» **The exercise**
Please copy each line of the records below without changing anything, and leave the pictures out of your copy.

» **Available records**
****

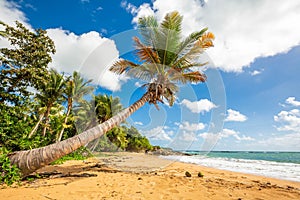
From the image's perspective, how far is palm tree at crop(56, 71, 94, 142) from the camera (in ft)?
57.6

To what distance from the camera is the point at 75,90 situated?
61.6 ft

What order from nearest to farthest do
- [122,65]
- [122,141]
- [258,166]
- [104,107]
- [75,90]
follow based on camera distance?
[122,65]
[258,166]
[75,90]
[104,107]
[122,141]

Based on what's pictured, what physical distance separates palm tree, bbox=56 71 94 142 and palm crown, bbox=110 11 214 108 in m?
10.2

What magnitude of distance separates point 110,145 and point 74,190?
85.8 feet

****

» **Solution**
From the image's perspective, how far is palm tree at crop(56, 71, 94, 142) from the camera (in ft)?
57.6

To what distance from the camera is the point at 75,90 situated?
61.6 ft

What order from nearest to farthest do
- [122,65]
- [122,141]
- [258,166]
- [104,107]
- [75,90]
follow based on camera distance?
[122,65]
[258,166]
[75,90]
[104,107]
[122,141]

Based on what's pictured, what physical distance separates palm tree, bbox=56 71 94 142 and palm crown, bbox=110 11 214 108 in m?
10.2

What magnitude of distance separates point 110,145 and point 74,190?
85.8 feet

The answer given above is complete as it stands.